START Document extract

The Cost of Virtualization

March 4, 2008
Volume 6, issue 1

Download PDF version of this article PDF

The Cost of Virtualization

Software developers need to be aware of the compromises they face when using virtualization technology.

ULRICH DREPPER, RED HAT

Virtualization can be implemented in many different ways. It can be done with and without hardware support. The virtualized operating system can be expected to be changed in preparation for virtualization, or it can be expected to work unchanged. Regardless, software developers must strive to meet the three goals of virtualization spelled out by Gerald Popek and Robert Goldberg: fidelity, performance, and safety.1

We may make compromises for each of the goals. For example, people in some situations are OK with sacrificing some performance. In fact, this is almost always mandatory for performance: compared with execution of an operating system on naked hardware, execution of a virtualized operating system takes more effort and somehow must be paid for.

This article is about the compromises developers have to be aware of when dealing with various types of virtualization. Ignorance of these issues can mean that a program’s execution speed is unnecessarily reduced. It can also lead to malfunction, even if the fidelity of the virtualization is 100 percent. The implications of virtualization for block and network I/O are discussed elsewhere in this issue of Queue and therefore are not specifically addressed here. Only the related topic of DMA (direct memory access) is discussed.

First, however, we should look at a few details about commonly used virtualization technologies.

Some Virtualization Technology Details

Virtualization implementations on commodity hardware were developed before processors and chipsets gained hardware support for virtualization. Existing features of the hardware allowed the implementation of virtualized operating systems, but at a price:

The virtualized operating systems had to cooperate (i.e., had to be modified to be used).
Performance suffered in some situations to achieve 100 percent fidelity.

This type of virtualization—paravirtualization—is popular, but developers need to know about its pitfalls to avoid major performance penalties. Despite these penalties, virtualization enables certain technologies, such as migration and check-pointing. Since there is a piece of software underneath the executed operating systems—the VMM (virtual machine monitor), or hypervisor—that controls the execution of the operating system domains, it is possible just to stop executing them. The VMM also knows about all the resources allotted to the executed domain. This means it can store all that information and later resume execution as if nothing happened.

With almost the same technology, it is also possible to resume the execution on a different machine. This domain migration adds another powerful weapon to the arsenal of the system architect, as it can be used to increase system utilization and availability.

END Document extract
START Information provided

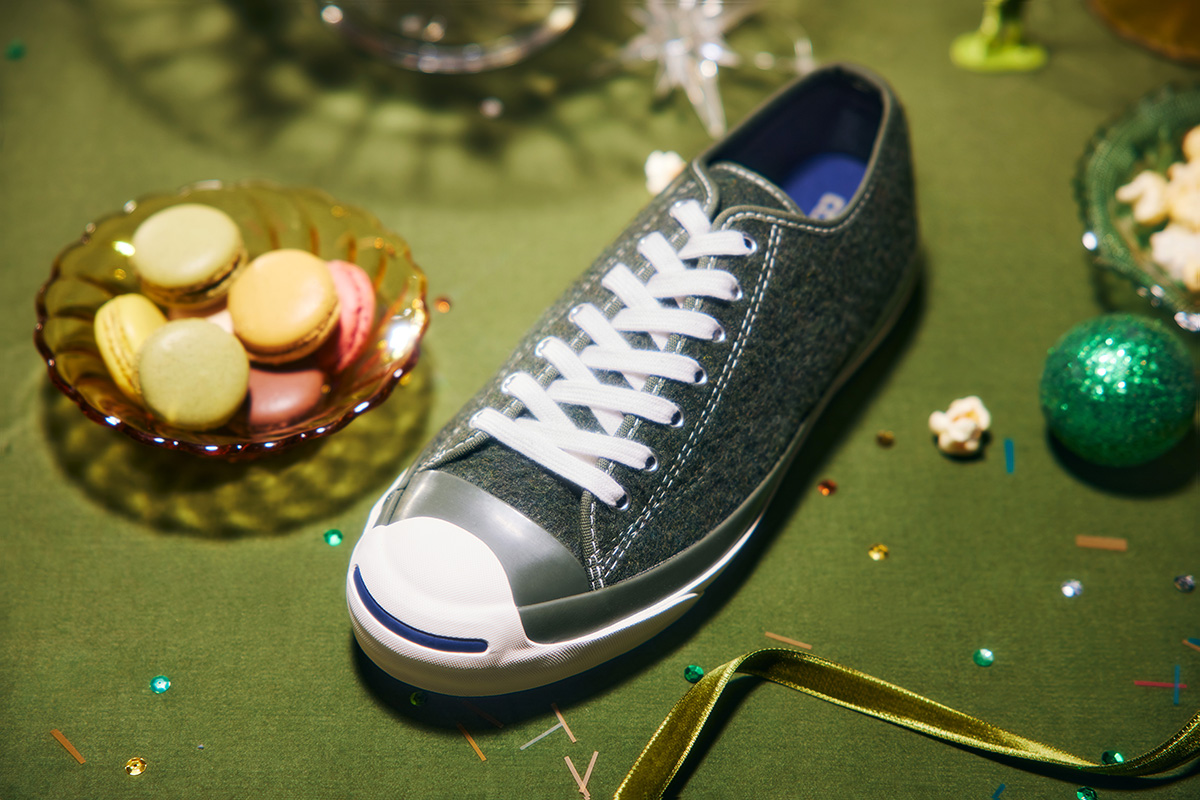 コンバース　JACK PURCELL  MATCHA　抹茶　ジャックパーセル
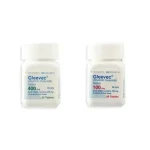 Gleevac 400 Mg Tablet (Imatinib Mesylate)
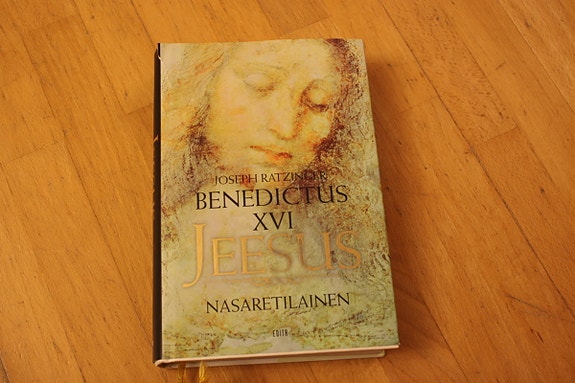 Joseph Ratzinger Benedictus XVI paavi Jeesus Nasaretilainen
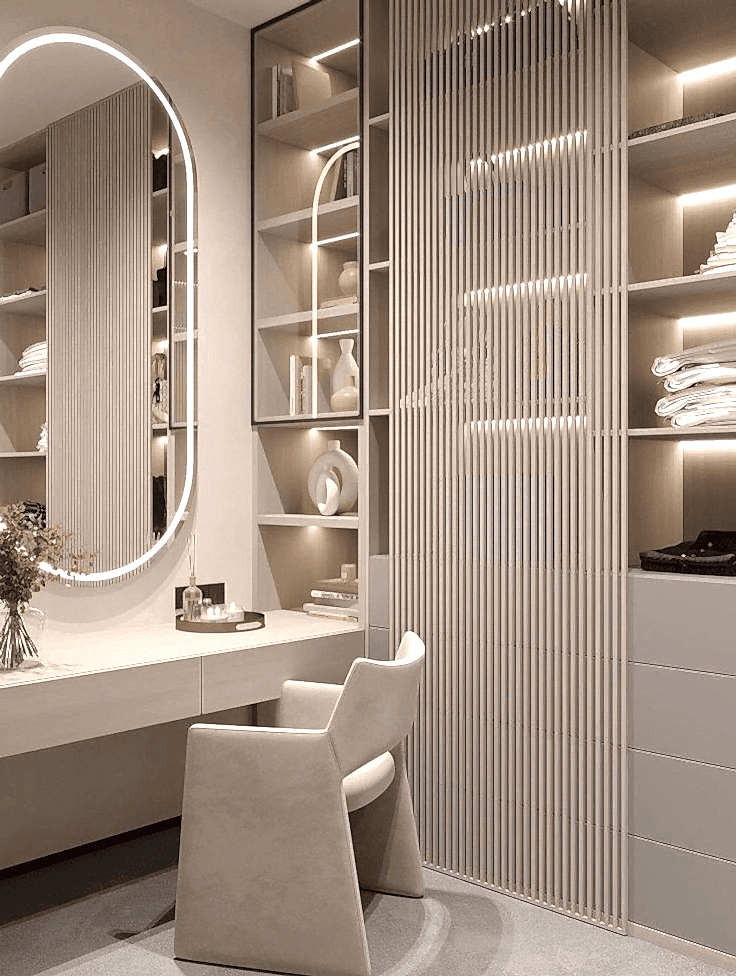 Makyaj Masası - Dresuar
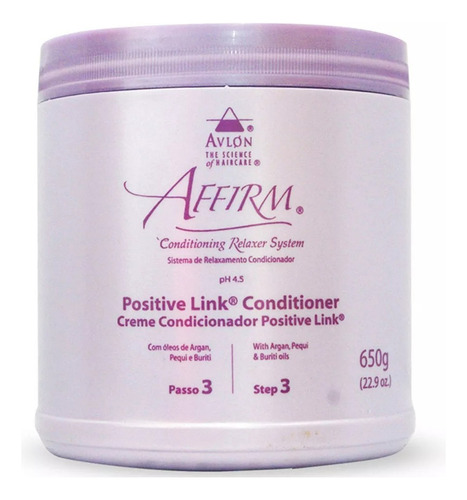 Avlon Sh Normalizing + Positive Link + 5 In 1 Reconstrutor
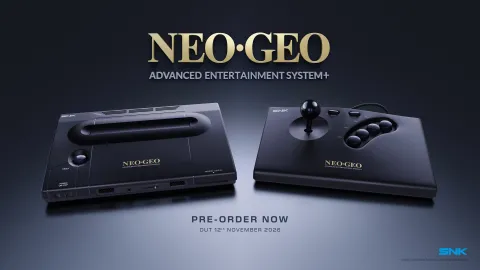 『NeoGeo AES+』発売を約10カ月延期、部品不足で2027年9月に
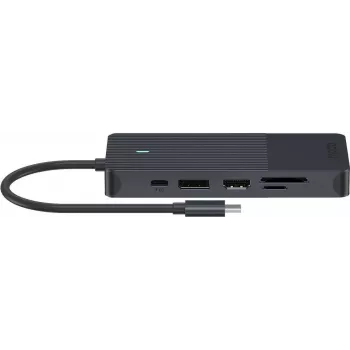 Tarjeta adaptadora Rapoo UCM-2006 3 - 5 mm - DisplayPort - HDMI - RJ-45 - USB 3.2 Gen 1 (3.1 Gen 1) - USB Type-C (00217693)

END Information provided

Assignment: According to the virtualization article, what three goals of virtualization did Gerald Popek and Robert Goldberg set out? The entries come from a different source than the article.

Answer: Fidelity, performance, and safety.